Exercise - Copy out each line of the data below in which the string "category" appears.

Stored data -
· · · ·

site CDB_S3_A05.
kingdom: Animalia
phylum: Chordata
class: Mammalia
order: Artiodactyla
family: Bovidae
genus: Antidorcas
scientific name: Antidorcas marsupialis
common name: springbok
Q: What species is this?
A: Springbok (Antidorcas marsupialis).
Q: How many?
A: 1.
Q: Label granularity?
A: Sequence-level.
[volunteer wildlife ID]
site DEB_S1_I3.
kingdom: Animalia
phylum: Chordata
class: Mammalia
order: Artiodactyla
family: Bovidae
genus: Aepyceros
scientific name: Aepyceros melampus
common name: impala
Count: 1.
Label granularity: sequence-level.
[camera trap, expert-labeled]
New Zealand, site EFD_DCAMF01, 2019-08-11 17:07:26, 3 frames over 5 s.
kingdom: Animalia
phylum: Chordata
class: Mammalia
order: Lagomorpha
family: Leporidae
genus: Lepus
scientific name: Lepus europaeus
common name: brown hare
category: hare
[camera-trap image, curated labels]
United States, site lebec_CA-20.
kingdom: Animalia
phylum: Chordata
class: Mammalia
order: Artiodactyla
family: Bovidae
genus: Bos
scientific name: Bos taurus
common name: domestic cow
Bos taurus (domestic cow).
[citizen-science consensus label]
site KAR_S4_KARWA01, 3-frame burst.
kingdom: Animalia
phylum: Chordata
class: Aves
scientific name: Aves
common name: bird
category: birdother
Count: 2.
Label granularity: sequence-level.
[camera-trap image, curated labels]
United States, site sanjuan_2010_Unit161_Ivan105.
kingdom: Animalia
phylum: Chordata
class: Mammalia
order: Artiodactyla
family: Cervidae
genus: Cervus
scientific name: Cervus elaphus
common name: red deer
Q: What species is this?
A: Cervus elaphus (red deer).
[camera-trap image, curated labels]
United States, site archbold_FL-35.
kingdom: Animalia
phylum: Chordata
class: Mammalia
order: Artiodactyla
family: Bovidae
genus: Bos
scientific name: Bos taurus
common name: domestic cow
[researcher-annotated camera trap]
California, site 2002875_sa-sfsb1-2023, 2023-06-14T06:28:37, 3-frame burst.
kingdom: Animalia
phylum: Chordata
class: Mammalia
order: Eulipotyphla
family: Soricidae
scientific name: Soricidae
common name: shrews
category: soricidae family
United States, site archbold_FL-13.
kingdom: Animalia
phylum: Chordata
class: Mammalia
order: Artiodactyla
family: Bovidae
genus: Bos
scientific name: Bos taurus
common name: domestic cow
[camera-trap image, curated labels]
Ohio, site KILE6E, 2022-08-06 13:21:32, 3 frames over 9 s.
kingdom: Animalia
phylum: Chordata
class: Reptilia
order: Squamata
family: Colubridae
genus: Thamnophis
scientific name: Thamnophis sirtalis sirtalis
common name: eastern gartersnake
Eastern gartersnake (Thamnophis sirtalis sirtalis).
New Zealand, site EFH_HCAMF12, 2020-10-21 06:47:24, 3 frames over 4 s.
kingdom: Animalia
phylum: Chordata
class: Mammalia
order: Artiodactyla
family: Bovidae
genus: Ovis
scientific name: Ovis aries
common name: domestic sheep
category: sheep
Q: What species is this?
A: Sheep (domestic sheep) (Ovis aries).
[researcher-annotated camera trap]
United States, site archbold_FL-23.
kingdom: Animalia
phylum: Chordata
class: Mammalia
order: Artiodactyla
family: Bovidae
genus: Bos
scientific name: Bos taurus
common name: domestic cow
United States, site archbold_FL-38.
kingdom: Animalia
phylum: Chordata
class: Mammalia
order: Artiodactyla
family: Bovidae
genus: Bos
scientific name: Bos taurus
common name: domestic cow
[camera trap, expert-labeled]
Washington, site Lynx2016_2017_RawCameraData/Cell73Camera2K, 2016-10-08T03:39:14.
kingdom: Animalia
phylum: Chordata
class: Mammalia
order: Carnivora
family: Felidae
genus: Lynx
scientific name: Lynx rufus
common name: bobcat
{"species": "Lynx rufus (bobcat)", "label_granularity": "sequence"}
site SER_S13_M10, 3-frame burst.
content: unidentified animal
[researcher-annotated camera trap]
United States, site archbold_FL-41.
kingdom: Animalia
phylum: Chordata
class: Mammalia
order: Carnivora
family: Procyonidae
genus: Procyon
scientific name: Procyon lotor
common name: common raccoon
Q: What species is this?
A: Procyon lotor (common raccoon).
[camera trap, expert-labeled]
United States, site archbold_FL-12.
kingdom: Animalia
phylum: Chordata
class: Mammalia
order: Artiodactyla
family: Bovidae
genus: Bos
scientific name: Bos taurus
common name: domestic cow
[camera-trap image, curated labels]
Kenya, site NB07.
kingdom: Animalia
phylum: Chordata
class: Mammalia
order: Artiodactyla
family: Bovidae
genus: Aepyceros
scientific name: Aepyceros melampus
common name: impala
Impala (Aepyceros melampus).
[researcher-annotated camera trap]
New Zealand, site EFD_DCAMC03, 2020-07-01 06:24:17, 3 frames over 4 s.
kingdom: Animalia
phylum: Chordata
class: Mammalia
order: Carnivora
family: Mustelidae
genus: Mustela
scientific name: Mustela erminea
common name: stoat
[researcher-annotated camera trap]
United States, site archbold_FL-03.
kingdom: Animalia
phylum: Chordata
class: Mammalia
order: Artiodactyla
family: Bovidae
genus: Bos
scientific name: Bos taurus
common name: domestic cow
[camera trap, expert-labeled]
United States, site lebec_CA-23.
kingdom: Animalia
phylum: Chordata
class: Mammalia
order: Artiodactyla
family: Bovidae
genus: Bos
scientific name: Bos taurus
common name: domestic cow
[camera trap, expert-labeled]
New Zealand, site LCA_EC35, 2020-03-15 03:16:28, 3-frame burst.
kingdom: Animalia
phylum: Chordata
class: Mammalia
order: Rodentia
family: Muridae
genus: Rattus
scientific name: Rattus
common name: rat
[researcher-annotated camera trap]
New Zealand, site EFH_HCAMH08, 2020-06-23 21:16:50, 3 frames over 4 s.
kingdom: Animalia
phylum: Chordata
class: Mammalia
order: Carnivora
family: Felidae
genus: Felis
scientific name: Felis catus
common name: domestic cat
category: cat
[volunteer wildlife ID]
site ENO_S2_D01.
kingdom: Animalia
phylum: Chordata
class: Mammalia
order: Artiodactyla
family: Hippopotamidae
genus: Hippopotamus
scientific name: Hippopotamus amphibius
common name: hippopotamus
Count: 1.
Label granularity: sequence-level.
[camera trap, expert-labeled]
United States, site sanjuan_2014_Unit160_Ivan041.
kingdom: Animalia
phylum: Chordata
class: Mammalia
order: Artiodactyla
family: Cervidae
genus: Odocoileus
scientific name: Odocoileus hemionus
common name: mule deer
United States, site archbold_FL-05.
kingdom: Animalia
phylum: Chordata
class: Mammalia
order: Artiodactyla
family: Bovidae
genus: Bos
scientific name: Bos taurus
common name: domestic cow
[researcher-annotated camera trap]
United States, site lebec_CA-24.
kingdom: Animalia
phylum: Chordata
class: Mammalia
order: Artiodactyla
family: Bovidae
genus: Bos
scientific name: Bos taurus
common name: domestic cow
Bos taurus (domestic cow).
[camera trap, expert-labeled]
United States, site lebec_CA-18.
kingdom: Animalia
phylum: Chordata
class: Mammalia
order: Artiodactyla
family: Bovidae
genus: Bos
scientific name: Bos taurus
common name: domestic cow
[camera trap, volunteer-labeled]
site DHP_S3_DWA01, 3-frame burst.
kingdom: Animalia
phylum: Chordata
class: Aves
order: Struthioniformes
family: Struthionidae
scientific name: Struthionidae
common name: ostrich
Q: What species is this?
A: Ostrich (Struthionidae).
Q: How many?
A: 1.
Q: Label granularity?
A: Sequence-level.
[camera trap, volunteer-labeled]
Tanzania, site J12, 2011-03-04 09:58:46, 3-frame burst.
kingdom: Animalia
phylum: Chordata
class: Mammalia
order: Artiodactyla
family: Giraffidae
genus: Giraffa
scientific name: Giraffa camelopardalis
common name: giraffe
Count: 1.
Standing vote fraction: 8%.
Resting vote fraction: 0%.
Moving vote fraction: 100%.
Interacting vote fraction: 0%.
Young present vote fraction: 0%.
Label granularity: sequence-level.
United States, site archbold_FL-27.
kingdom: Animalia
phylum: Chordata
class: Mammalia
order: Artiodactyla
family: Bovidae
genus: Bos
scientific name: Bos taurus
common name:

· · · ·

Exercise answer -
category: hare
category: birdother
category: soricidae family
category: sheep
category: cat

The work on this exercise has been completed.